Last
week we said the setting for the coming of the Holy Spirit was
and is worship. The New Testament commands believers to gather
for worship on a weekly basis. God says in Hebrews: Don't give
up meeting together as some are in the habit of doing. Corporate
worship is not optional. It's a command because worship is what
you and I were created and designed to do. God gave you a mind
to know him, heart to love him, lips to sing his praises. When
the church is gathered together worshiping God, and loving each
other, we are a living model of heaven. That's what the local
body is for, to reflect the kingdom of heaven to the world.
So when you worship you don't watch like a movie critic. You
participate. You pray the prayers. You focus and listen to the
readings and sermon with your mind. You sing the songs. You
receive the body and blood of Christ. You come to Church like
an athlete comes to a game ready to give God all you have: all
your heart, mind, and strength and ready to love your brother
and sister as Jesus has loved you. You come here ready to give
yourself as a living sacrifice.

Record extracts »

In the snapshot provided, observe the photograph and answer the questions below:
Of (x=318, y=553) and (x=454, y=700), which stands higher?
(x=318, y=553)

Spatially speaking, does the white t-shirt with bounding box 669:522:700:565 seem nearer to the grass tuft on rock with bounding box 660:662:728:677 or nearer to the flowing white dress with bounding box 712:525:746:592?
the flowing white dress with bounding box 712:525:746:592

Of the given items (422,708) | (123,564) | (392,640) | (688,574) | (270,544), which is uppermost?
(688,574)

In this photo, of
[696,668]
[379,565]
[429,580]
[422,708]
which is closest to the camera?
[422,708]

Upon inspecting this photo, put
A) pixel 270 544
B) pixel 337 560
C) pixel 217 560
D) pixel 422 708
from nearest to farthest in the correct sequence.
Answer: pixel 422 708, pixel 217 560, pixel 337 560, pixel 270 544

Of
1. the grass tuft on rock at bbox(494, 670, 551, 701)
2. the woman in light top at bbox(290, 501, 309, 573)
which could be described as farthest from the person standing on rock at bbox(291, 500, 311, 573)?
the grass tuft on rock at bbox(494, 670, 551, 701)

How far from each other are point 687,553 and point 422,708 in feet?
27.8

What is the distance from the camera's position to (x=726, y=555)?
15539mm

--

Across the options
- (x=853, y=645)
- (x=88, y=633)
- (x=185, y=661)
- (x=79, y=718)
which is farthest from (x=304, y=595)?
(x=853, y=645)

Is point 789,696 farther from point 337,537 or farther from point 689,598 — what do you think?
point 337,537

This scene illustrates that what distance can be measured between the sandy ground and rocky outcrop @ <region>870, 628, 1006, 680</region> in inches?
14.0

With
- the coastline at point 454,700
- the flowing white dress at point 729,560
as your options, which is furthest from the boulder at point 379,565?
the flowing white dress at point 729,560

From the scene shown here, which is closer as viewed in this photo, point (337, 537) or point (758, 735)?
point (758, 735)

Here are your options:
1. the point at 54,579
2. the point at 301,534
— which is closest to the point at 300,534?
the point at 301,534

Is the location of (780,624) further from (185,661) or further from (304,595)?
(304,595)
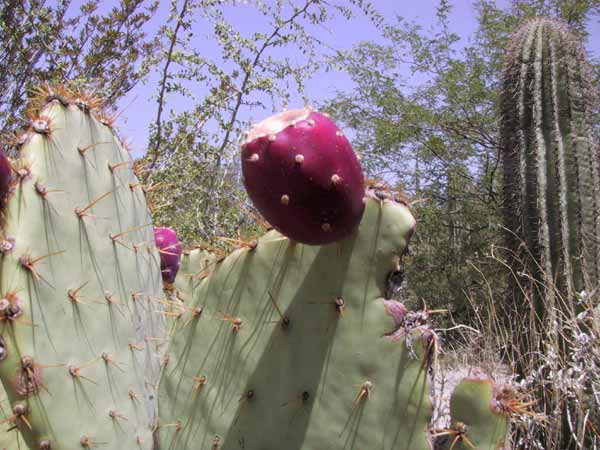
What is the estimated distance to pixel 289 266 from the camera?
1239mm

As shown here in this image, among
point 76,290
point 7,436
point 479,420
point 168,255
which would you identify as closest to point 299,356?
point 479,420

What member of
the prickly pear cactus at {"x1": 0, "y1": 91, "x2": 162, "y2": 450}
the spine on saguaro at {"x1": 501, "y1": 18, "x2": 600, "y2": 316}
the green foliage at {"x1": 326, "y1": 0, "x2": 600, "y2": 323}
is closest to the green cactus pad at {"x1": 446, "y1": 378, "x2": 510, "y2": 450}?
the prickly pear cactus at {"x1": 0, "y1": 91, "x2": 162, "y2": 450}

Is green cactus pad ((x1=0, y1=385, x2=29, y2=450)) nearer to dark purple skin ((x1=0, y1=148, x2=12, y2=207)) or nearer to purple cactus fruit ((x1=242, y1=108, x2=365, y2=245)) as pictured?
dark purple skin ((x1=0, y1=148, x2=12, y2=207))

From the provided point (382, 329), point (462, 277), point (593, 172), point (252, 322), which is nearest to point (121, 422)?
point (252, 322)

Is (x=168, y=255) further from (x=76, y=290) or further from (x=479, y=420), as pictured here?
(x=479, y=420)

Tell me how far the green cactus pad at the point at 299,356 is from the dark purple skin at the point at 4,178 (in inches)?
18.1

Brief »
Print the passage on corporate worship from the top of the page again in full, word for word.

Answer for this exercise »
Last
week we said the setting for the coming of the Holy Spirit was
and is worship. The New Testament commands believers to gather
for worship on a weekly basis. God says in Hebrews: Don't give
up meeting together as some are in the habit of doing. Corporate
worship is not optional. It's a command because worship is what
you and I were created and designed to do. God gave you a mind
to know him, heart to love him, lips to sing his praises. When
the church is gathered together worshiping God, and loving each
other, we are a living model of heaven. That's what the local
body is for, to reflect the kingdom of heaven to the world.
So when you worship you don't watch like a movie critic. You
participate. You pray the prayers. You focus and listen to the
readings and sermon with your mind. You sing the songs. You
receive the body and blood of Christ. You come to Church like
an athlete comes to a game ready to give God all you have: all
your heart, mind, and strength and ready to love your brother
and sister as Jesus has loved you. You come here ready to give
yourself as a living sacrifice.